- Interactive map of Los Altos
- Country: United States
- State: California
- County: Los Angeles
- City: Long Beach

= Los Altos, Long Beach, California =

Neighborhood in Long Beach, California

Los Altos is a residential neighborhood located in eastern Long Beach.

==Location==
Los Altos is bounded by Clark Avenue on the west, Studebaker Road on the east, Interstate 405 and Willow Street on the north, and CSU Long Beach on the South.
Its borders meet with Whaley Park and the Traffic Circle area on the west, El Dorado South on the east, South of Conant and Plaza on the north, and Park Estates and CSU Long Beach on the south.

==Schools==
William F. Prisk Elementary School, Florence Bixby Elementary School, Minnie Gant Elementary School, Stanford Middle School and Robert A. Millikan High School are located in Los Altos. The Los Altos YMCA is located on Bellflower Boulevard and The California State University at Long Beach is in Los Altos.

==Parks==
In November 2018, a new state of the art park featuring an art and music theme was constructed at Whaley Park in Los Altos.
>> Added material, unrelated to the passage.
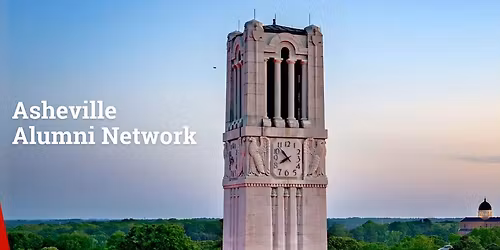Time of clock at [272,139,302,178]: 7:52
The park was built with infrastructure funds from Measure A tax dollars which Long Beach voters passed in 2016.

==Economy==
Los Altos Center, a power center (big-box center), formerly a regional mall with major department stores, currently anchored by Target department store, Trader Joe's, Lazy Acres grocery store, and LA Fitness. It used to also anchor an Sears store.

==Transportation==
There are two freeways (the 405 and 605) within a short drive, providing easy travel to distant locations. Long Beach Airport is nearby.